Its proximity to Lloyds of London means it is an easier sell than Heron Tower or The Shard. And it is now more than 50% let or in solicitors’ hands, predominantly to Royal Sun Alliance.


A couple of miles away, in Victoria, LandSec’s delivery is even more marked. “We are transforming what is, what has been, a rather grey civil servant alley into being a vibrant, living central London hub, which is exactly what it should be. And it is a mix of retail and offices and residential.”


Square footage in the area under development will increase from 1.4m sq ft of offices to 2.2m. “We are only increasing the office universe by about 150,000 sq ft. All of the remainder is residential space, both private and affordable, and retail space. So we’re creating a community from a civil servant monotone land.”


 


Faith in capital


So how would Noel like to be judged in five years’ time?


“I’m not that convinced that Land Securities should be bigger,” he says. “I don’t mind if we’re that much bigger or that much smaller. I have no prescription. The only thing I have a complete and utter religion about is guarding shareholders’ capital.


“If we see a deal that will be accretive to our shareholders and it makes us bigger, we’ll do it; if we see a deal that would be demonstratively beneficial to our shareholders and makes us smaller, we’ll do it.”


 





 


Land Securities enters London residential market but ‘we are not a housebuilder’, says Noel


 


Central London residential is seducing the REITs right now, but Noel plays down Land Securities’ ambitions.


He says: “If you are going to build in central London you are required, outside the City of London, to provide an equivalency of residential space for every incremental square foot of commercial space that you build.
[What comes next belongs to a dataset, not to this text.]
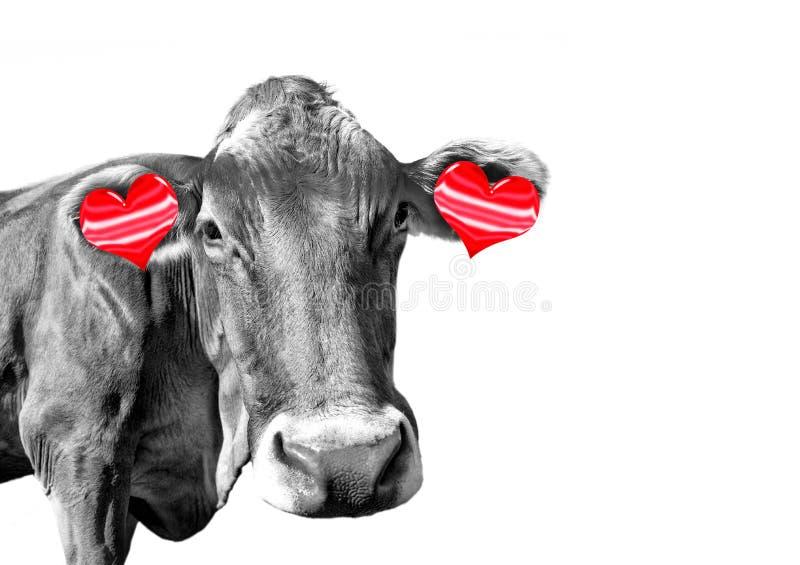 Vaca preto e branco do divertimento com os brincos vermelhos dos corações no fundo branco foto de stock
“We took the view when I joined the business in 2010, we had a whole lot of development coming up and a whole lot of residential development coming up. We could have done one of a number of things. We could have sold the land for the residential development. We could have passed the residential stuff over to a residential development partner on a joint venture basis and say, you do it, we’ll share the profits. Or, as we have decided to do, we turn the necessity into a virtue and do it well.’


His first two schemes were Park House on Oxford Street (“where we then actually ended up pre-selling the whole shebang to the Qataris a couple of months after we started construction”) and Wellington House, a 59-flat building on Buckingham Gate, which completed last summer.


Transport is the key to two other schemes. “One is the building on the Oxford Street, Newman Street junction by the Crossrail station. The other is a building in Eastbourne Terrace at Paddington, which is currently a tall 1950s office building, which we believe would make excellent residential living.


“They’re both on Crossrail nodes, they don’t really have the scale for being fit-for-purpose office buildings and they will make excellent residential locations.”


He could be more interested in the private rented sector if the government were to change its approach. He says: “In order for that sector to really lift off there will need to be some sort of state intervention to ensure that the product that we’re producing stays within rental use because that will drive land values.


“I can see a future where rather than developers having to provide affordable housing – such as social housing, which is great stuff but is in fact a tax on development – they have to provide private-rented housing. I could see that market having some real legs, and we’d be very interested in playing in it.”


But just to be clear he adds: “We are not a housebuilder. We are providing city centre apartments, urban living in London. We are not providing houses elsewhere around the country.


“The extent of our residential development is going to be around 500 units or so over the next five years, pretty well concentrated between Eaton Square and St James’ Park. We’re very happy with that location.”